#### Records provided ####
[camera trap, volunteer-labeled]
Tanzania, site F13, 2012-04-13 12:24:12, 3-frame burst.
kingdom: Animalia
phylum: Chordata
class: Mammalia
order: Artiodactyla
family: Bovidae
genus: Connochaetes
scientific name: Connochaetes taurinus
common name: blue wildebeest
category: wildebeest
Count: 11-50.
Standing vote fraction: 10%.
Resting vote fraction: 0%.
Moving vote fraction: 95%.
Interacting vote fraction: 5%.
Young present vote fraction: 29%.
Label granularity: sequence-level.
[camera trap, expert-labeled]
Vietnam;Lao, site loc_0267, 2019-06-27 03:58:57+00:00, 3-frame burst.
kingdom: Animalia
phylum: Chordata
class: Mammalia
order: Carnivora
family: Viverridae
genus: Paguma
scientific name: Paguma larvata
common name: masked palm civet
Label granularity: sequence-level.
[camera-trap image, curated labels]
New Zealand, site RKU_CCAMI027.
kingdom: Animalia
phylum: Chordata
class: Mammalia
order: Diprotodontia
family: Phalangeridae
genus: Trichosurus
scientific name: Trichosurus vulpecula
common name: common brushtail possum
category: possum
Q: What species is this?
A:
####
# Problem to solve
Report all lines above with "burst".

# Output
Tanzania, site F13, 2012-04-13 12:24:12, 3-frame burst.
Vietnam;Lao, site loc_0267, 2019-06-27 03:58:57+00:00, 3-frame burst.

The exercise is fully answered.